Whisky distillery in Moray, Scotland

Glenburgie distillery, (also known as Glenburgie-Glenlivet, Glen Burgie or Glenburry) is Speyside single malt Scotch whisky distillery located near Alves, Moray, Scotland.

==History==
There are mentions of a distillery being founded as early as 1810, then known as Kilnflat. It wasn't until 1829 that official records for the distillery show up. After running into financial difficulty, the distillery closed in 1870 before being renamed Glenburgie in 1871. It re-opened in 1878, under Charles Kay. There were ownership changes and around 1880 it came into the possession of Alex Fraser and Company. It was then incorporated in 1895. This situation lasted 30 years; it was liquidated in 1925, and then was closed again between 1927 and 1935.

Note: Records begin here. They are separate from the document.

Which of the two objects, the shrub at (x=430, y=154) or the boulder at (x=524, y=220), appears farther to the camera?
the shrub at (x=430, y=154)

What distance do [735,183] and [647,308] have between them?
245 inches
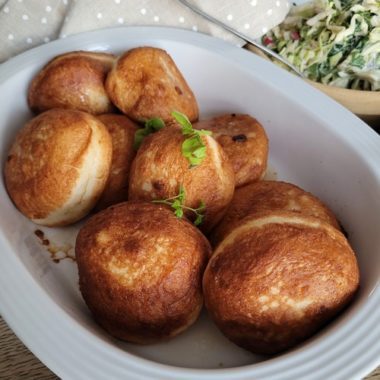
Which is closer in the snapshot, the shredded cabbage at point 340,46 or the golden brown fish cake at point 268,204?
the golden brown fish cake at point 268,204

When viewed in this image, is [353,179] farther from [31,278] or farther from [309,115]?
[31,278]

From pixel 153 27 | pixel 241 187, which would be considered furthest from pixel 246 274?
pixel 153 27

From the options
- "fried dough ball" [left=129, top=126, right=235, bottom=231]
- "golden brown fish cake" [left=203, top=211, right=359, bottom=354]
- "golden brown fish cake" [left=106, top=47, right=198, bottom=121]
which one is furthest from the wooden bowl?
"golden brown fish cake" [left=203, top=211, right=359, bottom=354]

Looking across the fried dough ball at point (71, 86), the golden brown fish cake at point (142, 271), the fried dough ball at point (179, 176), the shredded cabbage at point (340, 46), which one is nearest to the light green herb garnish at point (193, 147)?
the fried dough ball at point (179, 176)

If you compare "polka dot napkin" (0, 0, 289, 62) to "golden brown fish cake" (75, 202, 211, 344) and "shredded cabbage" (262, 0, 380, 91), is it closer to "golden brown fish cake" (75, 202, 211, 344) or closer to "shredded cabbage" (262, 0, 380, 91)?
"shredded cabbage" (262, 0, 380, 91)

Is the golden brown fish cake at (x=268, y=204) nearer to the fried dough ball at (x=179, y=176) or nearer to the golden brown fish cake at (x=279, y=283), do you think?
the fried dough ball at (x=179, y=176)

Around that time the distillery was run by Margaret Nichol, considered the first female manager of any whisky distillery. The distillery was sold to Hiram Walker in 1936.

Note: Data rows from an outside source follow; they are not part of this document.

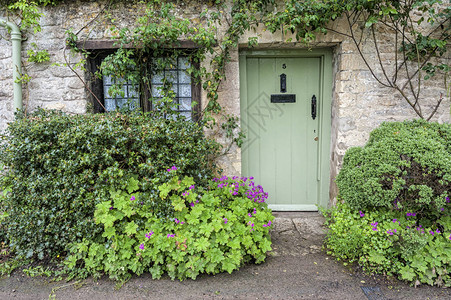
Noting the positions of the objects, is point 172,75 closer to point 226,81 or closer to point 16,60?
point 226,81

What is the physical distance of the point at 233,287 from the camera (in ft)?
8.80

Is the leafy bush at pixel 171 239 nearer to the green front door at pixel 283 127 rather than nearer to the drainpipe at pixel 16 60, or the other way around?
the green front door at pixel 283 127

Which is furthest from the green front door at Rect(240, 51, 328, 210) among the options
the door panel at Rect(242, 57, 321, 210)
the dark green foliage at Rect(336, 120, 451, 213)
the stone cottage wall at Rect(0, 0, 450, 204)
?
the dark green foliage at Rect(336, 120, 451, 213)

In a new rejuvenation in 1958, two Lomond stills were installed, alongside the existing stills. The whisky distilled in these stills was kept separate from the rest of the whisky produced by the distillery, and sold under the name Glencraig. Production continued up until 1981 when the experiment with Lomond stills was abandoned, and the stills were replaced with regular stills. In 1987, Allied Lyons buys Hiram Walker.

In 2000, production stopped entirely at Glenburgie. The distillery was completely rebuilt in 2003-2004, only retaining the stills from the old distillery.

In 2005, Pernod Ricard acquired Allied Domecq, owners of Glenburgie distillery, adding it to the company Chivas Brothers subsidiary . Soon after, in 2006 another two stills were added, bringing the total production capacity to 4,200,000 litres of pure alcohol per year.

==Location==
The distillery is located on an estate at the Mill Buie hills near Kinloss.

==Production==
Most of the whisky distilled at Glenburgie is used for blends, most importantly Ballantine's, but also Old Smuggler.